The study also reported the pulmonary cellular localization of CYP2B6, CYP2C8, CYP2C19, and CYP3A4. Contrary to earlier findings, the researchers observed BCRP localization in the cytoplasm of endothelial cells and P-gp localization in alveolar epithelial cells. Additionally, they found MRP1 expression in the cytoplasm and nucleus of alveolar epithelial cells, while MRP2 was predominantly localized in the circumferential membrane compartment.
The study revealed that some drug-metabolizing enzymes and transporters (DMETs) were localized in atypical cellular compartments, indicating that further research is needed to understand how this might affect their structure and function.
Conclusions and Recommendations
This study is the first to show that SARS-CoV-2 infection dysregulates clinically relevant drug metabolizing enzymes and membrane transporters in Vero E6 cells and human lung tissues.
The study findings suggest that the dysregulation of DMETs could potentially affect the safety and efficacy of promising COVID-19 drugs and lead to unexpected adverse drug reactions in COVID-19 patients with multiple medications.

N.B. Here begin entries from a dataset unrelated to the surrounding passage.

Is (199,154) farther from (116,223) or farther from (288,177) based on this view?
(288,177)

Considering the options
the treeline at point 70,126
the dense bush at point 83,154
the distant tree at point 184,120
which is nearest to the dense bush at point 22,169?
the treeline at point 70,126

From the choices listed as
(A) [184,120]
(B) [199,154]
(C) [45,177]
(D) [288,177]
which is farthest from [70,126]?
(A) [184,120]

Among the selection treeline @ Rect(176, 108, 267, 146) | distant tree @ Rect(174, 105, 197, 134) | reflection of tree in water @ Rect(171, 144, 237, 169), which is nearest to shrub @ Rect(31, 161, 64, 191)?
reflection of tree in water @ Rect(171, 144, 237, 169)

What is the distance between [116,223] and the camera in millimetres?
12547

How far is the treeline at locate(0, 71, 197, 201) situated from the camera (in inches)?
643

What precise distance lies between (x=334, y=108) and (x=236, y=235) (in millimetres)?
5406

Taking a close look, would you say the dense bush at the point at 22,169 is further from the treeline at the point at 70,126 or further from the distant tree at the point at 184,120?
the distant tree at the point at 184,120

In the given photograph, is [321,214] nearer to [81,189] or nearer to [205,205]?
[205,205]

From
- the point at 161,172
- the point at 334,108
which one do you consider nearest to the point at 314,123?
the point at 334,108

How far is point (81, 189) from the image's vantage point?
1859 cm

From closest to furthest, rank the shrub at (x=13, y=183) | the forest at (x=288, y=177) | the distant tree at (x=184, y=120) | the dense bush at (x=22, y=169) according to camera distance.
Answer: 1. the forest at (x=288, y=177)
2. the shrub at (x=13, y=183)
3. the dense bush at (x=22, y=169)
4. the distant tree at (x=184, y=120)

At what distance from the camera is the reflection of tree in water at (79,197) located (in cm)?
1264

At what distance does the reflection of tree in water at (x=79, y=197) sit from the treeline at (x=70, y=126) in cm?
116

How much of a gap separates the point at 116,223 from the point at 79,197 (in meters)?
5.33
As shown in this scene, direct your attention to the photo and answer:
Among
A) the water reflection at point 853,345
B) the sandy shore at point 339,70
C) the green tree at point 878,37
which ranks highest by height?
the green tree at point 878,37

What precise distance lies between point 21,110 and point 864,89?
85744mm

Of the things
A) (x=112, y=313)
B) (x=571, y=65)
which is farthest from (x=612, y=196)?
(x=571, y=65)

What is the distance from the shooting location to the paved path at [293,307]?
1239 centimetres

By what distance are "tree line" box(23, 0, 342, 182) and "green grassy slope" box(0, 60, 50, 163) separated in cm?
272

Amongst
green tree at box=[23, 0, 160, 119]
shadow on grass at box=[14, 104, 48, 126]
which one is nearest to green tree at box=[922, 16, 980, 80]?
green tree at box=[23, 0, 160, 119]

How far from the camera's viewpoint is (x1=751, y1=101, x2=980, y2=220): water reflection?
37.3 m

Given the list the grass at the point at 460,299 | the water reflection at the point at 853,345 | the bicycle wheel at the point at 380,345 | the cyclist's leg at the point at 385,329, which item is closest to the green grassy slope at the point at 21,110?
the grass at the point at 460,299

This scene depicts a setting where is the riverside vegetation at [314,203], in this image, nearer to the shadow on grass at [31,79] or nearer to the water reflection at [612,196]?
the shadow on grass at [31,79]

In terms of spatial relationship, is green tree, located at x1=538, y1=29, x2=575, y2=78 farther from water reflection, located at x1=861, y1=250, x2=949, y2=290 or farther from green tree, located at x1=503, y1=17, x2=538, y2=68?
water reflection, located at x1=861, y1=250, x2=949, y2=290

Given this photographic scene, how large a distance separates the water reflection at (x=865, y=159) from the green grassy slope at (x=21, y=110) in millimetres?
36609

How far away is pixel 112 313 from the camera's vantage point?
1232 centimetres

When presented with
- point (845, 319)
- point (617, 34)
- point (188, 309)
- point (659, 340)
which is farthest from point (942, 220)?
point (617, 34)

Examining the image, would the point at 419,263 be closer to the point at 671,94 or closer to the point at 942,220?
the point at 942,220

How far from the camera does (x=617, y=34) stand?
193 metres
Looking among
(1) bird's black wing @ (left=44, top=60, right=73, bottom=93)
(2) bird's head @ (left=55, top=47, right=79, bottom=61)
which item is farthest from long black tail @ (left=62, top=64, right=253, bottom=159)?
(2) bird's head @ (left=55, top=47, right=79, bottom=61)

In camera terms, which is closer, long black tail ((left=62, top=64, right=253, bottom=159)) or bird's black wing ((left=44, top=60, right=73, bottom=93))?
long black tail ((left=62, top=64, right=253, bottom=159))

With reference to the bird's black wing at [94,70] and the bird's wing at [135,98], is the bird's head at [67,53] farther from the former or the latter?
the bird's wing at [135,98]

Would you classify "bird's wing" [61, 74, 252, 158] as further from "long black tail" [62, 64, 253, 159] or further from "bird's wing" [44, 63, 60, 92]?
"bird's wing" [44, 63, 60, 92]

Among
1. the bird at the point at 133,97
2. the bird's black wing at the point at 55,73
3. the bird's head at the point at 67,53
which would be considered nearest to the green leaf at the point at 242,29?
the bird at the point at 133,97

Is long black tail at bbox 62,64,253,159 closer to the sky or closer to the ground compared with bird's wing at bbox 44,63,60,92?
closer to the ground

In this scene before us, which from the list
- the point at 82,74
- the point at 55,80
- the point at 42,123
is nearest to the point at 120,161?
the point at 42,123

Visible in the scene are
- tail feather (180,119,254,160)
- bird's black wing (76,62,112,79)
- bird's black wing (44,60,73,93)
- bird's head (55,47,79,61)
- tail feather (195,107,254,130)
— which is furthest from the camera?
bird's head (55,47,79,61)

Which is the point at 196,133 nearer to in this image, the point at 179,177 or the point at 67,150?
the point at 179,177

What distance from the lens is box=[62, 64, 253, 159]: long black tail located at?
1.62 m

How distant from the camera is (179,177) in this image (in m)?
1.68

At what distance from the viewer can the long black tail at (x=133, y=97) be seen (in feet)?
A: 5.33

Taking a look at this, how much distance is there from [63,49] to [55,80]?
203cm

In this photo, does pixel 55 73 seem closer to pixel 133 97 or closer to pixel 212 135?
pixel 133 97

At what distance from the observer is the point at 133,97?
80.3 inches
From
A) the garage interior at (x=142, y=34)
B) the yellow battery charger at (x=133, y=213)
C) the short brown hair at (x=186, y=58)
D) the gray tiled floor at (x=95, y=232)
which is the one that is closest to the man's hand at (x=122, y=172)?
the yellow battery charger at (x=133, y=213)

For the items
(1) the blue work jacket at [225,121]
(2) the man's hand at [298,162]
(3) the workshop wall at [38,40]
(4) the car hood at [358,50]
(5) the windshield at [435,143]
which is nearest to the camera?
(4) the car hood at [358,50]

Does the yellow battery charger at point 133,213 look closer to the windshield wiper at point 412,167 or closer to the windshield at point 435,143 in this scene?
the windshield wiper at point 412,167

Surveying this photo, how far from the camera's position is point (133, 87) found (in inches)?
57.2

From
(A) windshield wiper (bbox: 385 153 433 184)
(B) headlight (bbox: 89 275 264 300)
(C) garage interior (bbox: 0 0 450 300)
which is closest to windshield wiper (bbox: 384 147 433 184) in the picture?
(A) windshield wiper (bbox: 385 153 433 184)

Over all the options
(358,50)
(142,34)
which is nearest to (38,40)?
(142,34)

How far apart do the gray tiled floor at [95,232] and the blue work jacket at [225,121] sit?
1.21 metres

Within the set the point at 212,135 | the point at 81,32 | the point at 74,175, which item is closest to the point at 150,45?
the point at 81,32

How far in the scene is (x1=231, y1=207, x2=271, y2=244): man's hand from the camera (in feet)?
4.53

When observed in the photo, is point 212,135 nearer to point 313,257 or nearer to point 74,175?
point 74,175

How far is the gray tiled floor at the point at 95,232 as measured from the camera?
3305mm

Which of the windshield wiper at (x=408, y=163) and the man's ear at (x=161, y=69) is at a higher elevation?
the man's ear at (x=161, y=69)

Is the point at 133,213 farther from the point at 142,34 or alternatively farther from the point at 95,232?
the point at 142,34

The researchers recommend further investigation into SARS-CoV-2-mediated dysregulation of human pulmonary DMETs and its potential implications on controlling the safety and efficacy of promising COVID-19 drugs. They also call for more research on the spatial distribution and disposition of COVID-19 drugs at the cellular level in human lung tissues.
The study also highlighted the importance of the alveolar epithelial cells and lymphocytes, which are both sites of SARS-CoV-2 infection and localization of DMETs. Understanding the interplay between the virus, inflammatory response, and DMETs in these cells is crucial for optimizing COVID-19 drug dosing regimens and improving clinical outcomes. This is particularly relevant for patients with multiple medications, as SARS-CoV-2-associated changes in DMETs expression may lead to unforeseen drug-drug interactions or altered drug responses, potentially worsening the patient's condition.
The study provides valuable insights into the potential impact of SARS-CoV-2 infection on the expression and localization of DMETs in lung tissues. These findings may have important implications for the development and optimization of COVID-19 drug therapies.